Ravensworth was one of three mansions built on the large Ravensworth land grant; the other two were Ossian Hall and Oak Hill. William Fitzhugh, who owned significant estates in northern Virginia and also served in the Continental Congress and both houses of the Virginia General Assembly, was buried there in 1809. William Fitzhugh also had a townhouse in Alexandria at 607 Oronoco Street in 1799, which his family – in 1818 – lent to their cousin, Anne Hill Carter Lee, widow of Henry "Light Horse Harry" Lee, and her eleven-year-old son, Robert Edward. Eleven years later, on 26 July 1829, Anne Hill Carter Lee died at Ravensworth.

Ravensworth then passed to Fitzhugh's son William Henry Fitzhugh, who died in 1830. William Henry Fitzhugh's childless widow, Anna Maria Sarah Goldsborough Fitzhugh, ran the estate until her death in 1874.

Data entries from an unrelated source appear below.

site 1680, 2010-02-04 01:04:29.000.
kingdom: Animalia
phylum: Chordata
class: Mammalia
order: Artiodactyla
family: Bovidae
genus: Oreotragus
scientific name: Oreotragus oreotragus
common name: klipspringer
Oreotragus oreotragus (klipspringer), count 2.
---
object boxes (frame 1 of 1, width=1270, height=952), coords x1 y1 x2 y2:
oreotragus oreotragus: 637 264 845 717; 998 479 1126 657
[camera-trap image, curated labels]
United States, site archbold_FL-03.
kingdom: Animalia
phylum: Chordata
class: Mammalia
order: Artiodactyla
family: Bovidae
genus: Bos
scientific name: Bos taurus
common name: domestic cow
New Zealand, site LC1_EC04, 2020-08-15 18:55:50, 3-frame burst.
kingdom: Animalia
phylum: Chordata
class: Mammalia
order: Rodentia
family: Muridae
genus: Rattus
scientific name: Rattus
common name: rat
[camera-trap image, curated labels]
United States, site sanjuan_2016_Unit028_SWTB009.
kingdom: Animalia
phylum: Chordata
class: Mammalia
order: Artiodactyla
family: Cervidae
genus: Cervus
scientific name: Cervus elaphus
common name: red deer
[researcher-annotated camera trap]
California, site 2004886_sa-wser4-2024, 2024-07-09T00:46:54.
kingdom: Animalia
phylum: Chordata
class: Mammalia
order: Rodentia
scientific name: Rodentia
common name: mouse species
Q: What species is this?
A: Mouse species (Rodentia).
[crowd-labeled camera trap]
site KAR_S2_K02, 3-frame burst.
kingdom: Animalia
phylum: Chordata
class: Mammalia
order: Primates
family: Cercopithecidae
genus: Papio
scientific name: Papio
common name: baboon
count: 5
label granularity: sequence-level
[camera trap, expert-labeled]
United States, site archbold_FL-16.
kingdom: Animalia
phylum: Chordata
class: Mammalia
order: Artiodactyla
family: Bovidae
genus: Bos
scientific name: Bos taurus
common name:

William Fitzhugh and Ann Bolling Randolph's daughter Mary Lee Fitzhugh married George Washington Parke Custis (Martha Washington's grandson) and became the mistress of Arlington House. Their grandson, Confederate general William Henry Fitzhugh "Rooney" Lee, inherited Ravensworth after the death of his great-aunt and lived there from 1874 until his death in 1891. In 1897 George Washington Custis Lee moved to Ravensworth after resigning as president of Washington and Lee University and lived there until his death in 1913.

When Mary Anna Custis Lee fled Arlington House in May 1861 after the outbreak of the Civil War, she stayed at Ravensworth briefly, but then moved further south for fear of inviting damage to the home. Both Union and Confederate forces took advantage of resources and location at Ravensworth; during 1863, in addition to Union forces foraging hay, partisan forces commanded by John S. Mosby once slept in a haystack there and at daybreak discovered they were in full view of a Union encampment. All three of the Fitzhugh estates were protected by orders from both sides throughout the war.

The house mysteriously burned on 1 August 1926.

In 1957, Dr. George Bolling Lee's widow sold the estate for development. That same year the remains from the Fitzhugh family cemetery, including those of William Fitzhugh and his wife, were removed and reinterred at the cemetery of Pohick Church in Lorton. The grounds later became the Ravensworth Farm subdivision, which today is a census-designated place also called Ravensworth. The locality's population as of the 2010 census was 2,466.